SceneLLM: Implicit Language Reasoning in LLM for Dynamic Scene Graph Generation
Hang Zhang, Zhuoling Li, Jun Liu
TL;DR
Dynamic Scene Graph Generation demands understanding evolving spatio-temporal relations in video. SceneLLM converts video to implicit language signals via V2L, encodes spatial structure with SIA, and fuses temporal context with OT, then reasons with a LoRA-finetuned LLM before decoding a dynamic scene graph with a transformer predictor, yielding $G=\{G_\tau\}_{\tau=1}^T$. This approach achieves state-of-the-art results on the Action Genome benchmark, demonstrating that LLMs can function as scene analyzers when provided with language-like representations of visual content. The work integrates VQ-VAE discretization, Chinese-character-inspired spatial encoding, OT-based temporal alignment, and LoRA tuning to bridge vision and language for robust dynamic scene understanding with practical implications for robotics and autonomous systems.
Abstract
Dynamic scenes contain intricate spatio-temporal information, crucial for mobile robots, UAVs, and autonomous driving systems to make informed decisions. Parsing these scenes into semantic triplets <Subject-Predicate-Object> for accurate Scene Graph Generation (SGG) is highly challenging due to the fluctuating spatio-temporal complexity. Inspired by the reasoning capabilities of Large Language Models (LLMs), we propose SceneLLM, a novel framework that leverages LLMs as powerful scene analyzers for dynamic SGG. Our framework introduces a Video-to-Language (V2L) mapping module that transforms video frames into linguistic signals (scene tokens), making the input more comprehensible for LLMs. To better encode spatial information, we devise a Spatial Information Aggregation (SIA) scheme, inspired by the structure of Chinese characters, which encodes spatial data into tokens. Using Optimal Transport (OT), we generate an implicit language signal from the frame-level token sequence that captures the video's spatio-temporal information. To further improve the LLM's ability to process this implicit linguistic input, we apply Low-Rank Adaptation (LoRA) to fine-tune the model. Finally, we use a transformer-based SGG predictor to decode the LLM's reasoning and predict semantic triplets. Our method achieves state-of-the-art results on the Action Genome (AG) benchmark, and extensive experiments show the effectiveness of SceneLLM in understanding and generating accurate dynamic scene graphs.

### Instructions to follow
Answer these questions from the SceneLLM text:
1. What technique does the TL;DR name for discretization?
2. What inspired the Spatial Information Aggregation (SIA) scheme?
3. What method does the Abstract say is used to fine-tune the LLM?

### Dataset

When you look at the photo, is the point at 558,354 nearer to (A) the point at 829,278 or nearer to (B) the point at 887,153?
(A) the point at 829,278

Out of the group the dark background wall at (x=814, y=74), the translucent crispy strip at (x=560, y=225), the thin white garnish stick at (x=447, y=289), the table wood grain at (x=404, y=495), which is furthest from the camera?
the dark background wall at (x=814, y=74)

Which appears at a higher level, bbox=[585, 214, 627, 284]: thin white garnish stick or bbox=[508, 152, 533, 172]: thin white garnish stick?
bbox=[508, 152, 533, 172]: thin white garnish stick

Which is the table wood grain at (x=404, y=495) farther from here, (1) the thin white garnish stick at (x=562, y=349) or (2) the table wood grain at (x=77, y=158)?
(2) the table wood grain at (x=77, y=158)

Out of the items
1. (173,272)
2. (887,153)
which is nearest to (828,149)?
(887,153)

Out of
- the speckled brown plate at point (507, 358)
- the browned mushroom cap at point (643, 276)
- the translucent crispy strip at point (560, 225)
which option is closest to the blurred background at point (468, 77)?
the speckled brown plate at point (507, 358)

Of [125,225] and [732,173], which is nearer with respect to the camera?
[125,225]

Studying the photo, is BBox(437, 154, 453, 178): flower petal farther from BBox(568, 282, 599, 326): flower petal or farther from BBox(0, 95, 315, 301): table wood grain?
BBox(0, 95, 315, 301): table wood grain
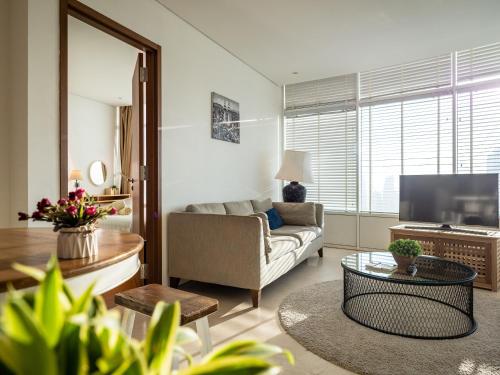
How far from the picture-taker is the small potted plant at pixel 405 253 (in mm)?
2373

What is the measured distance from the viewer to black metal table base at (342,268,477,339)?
7.09ft

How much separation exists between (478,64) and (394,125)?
1.21 m

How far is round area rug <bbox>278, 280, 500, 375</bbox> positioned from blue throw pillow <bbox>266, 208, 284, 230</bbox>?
156 centimetres

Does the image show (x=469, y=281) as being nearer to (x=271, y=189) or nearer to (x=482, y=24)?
(x=482, y=24)

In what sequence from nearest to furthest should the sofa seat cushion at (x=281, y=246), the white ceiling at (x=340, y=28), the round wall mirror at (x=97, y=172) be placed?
the sofa seat cushion at (x=281, y=246), the white ceiling at (x=340, y=28), the round wall mirror at (x=97, y=172)

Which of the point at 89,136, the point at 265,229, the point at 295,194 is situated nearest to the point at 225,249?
the point at 265,229

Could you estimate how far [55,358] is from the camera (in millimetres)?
345

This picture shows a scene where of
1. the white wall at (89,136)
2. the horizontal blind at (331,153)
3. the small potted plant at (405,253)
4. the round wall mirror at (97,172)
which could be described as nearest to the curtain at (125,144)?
the white wall at (89,136)

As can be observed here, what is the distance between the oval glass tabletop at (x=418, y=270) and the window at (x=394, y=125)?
213 centimetres

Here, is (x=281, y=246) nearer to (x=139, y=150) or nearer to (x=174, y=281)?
(x=174, y=281)

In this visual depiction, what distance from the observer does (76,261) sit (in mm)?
910

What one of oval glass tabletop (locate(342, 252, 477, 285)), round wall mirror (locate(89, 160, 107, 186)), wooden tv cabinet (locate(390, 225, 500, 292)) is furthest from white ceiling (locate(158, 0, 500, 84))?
round wall mirror (locate(89, 160, 107, 186))

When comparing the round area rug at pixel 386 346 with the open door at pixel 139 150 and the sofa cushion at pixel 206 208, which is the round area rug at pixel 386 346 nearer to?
the sofa cushion at pixel 206 208

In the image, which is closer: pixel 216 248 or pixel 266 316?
pixel 266 316
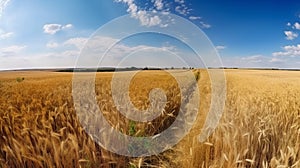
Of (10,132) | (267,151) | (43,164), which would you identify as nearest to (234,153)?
(267,151)

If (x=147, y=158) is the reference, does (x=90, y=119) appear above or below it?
above

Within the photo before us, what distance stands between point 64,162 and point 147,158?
1.40 m

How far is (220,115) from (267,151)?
1.53m

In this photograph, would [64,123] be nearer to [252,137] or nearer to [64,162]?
[64,162]

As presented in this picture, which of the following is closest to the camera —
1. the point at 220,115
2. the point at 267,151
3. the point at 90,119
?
the point at 267,151

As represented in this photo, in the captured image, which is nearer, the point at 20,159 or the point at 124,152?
the point at 20,159

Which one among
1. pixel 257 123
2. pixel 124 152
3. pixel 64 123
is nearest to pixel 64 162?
pixel 124 152

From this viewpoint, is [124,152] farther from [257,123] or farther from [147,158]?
[257,123]

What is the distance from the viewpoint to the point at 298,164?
3164 mm

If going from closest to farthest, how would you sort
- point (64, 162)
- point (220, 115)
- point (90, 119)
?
point (64, 162)
point (90, 119)
point (220, 115)

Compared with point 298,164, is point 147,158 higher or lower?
lower

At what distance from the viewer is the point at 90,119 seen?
4.31 metres

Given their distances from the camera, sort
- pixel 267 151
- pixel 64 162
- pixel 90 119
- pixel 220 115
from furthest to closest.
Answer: pixel 220 115, pixel 90 119, pixel 267 151, pixel 64 162

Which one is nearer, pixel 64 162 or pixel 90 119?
pixel 64 162
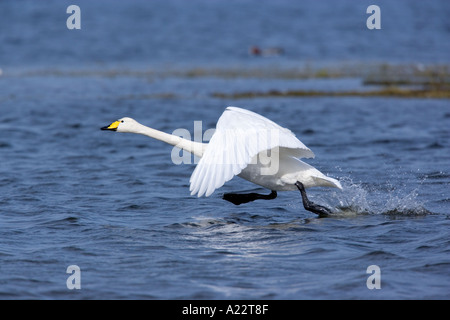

### Solution
1. VQ-VAE
2. The structure of Chinese characters
3. Low-Rank Adaptation (LoRA)